Music has been one of the most important things in my life since I was 12 years old. I doubt a day has gone by since then when I haven’t thought about it, or listened to it, or sang it, or played it. It has been a constant companion in times good and bad, but it’s telling that the moments in my life where music has meant the most—where its presence has felt most vital—were the same moments where it felt like almost everything else was spinning out of control. It was in my times of fear and doubt and regret and heartbreak and sadness and grief that music reminded me that my heart was still beating; that I wasn’t alone; that the sun would shine again. On certain occasions, like in the days after my grandfather passed away, music even felt like it was playing a supernatural role – like it was reaching through the limits of time and space, and life and death, and bringing me peace from a place that no physical being can visit or see.

Right now, we are facing a tremendous test – a hurdle bigger, I would imagine, than anything most of us have experienced in our lives. Despair is the easiest emotion to feel right now. I myself have succumbed to it several times in the past few months, as the fear, uncertainty, and constant cloud of bad news surrounding the people I love began to seem insurmountable. As always tends to happen in bad times, the minutes and hours have appeared to elongate, each bringing a new form of punishment. Music has been a salve for me throughout this period. Songs I know like the back of my hand have been there to calm me—to remind me of better times and to assure me that those better times aren’t gone forever. New music has been there to engage me and to take my mind off of the storm clouds outside my window. A mix of both has provided the soundtrack to my long runs, as I pushed my heart rate higher and higher in some crazy attempt to outrun the darkness on the edge of town. Most of all, music has rescued me from my own despair and reminded me to be resilient.

Toward the end of his address, Paulnack proclaims that musicians aren’t entertainers; not really. More often, they’re like rescue workers, or maybe “therapists for the human soul.” “If we were a medical school,” he says, “and you were here as a med student practicing appendectomies, you’d take your work very seriously because you would imagine that some night at 2am, someone is going to waltz into your emergency room and you’re going to have to save their life. Well, my friends, someday at 8pm, someone is going to walk into your concert hall and bring you a mind that is confused, a heart that is overwhelmed, a soul that is weary. Whether they go out whole again will depend partly on how well you do your craft.”

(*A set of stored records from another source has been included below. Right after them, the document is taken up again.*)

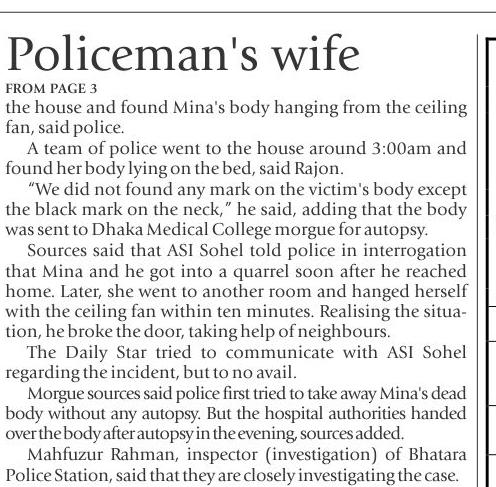 Policeman's wife

FROM PAGE 3

the house and found Mina's body hanging from the ceiling fan, said police.

A team of police went to the house around 3:00am and found her body lying on the bed, said Rajon.

"We did not found any mark on the victim's body except the black mark on the neck," he said, adding that the body was sent to Dhaka Medical College morgue for autopsy.

Sources said that ASI Sohel told police in interrogation that Mina and he got into a quarrel soon after he reached home. Later, she went to another room and hanged herself with the ceiling fan within ten minutes. Realising the situation, he broke the door, taking help of neighbours.

The Daily Star tried to communicate with ASI Sohel regarding the incident, but to no avail.

Morgue sources said police first tried to take away Mina's dead body without any autopsy. But the hospital authorities handed over the body after autopsy in the evening, sources added.

Mahfuzur Rahman, inspector (investigation) of Bhatara Police Station, said that they are closely investigating the case.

And so, to artists, I say this: don’t disappear; don’t stop the livestreams or the AMAs or the social media engagement; don’t delay your album releases, even though now might seem like the worst possible time to promote something. We need you right now. We need you to be there to help us make sense of the world, and of the lives we are living. We need your songs to offer reminders that this too shall pass, or welcoming shoulders to cry on at the end of the bad days. We need to be able to hear a lyric or verse and ask, “How did this person know that about my life?” It’s in times like these that music really saves people; reminds them that they aren’t alone; brings them together, even if it’s from afar. Someday soon, we’ll see each other again—in a bar or a club or an arena or a stadium—and we’ll all sing together, loudly. Until then, know we’re still out here, and we’re still listening.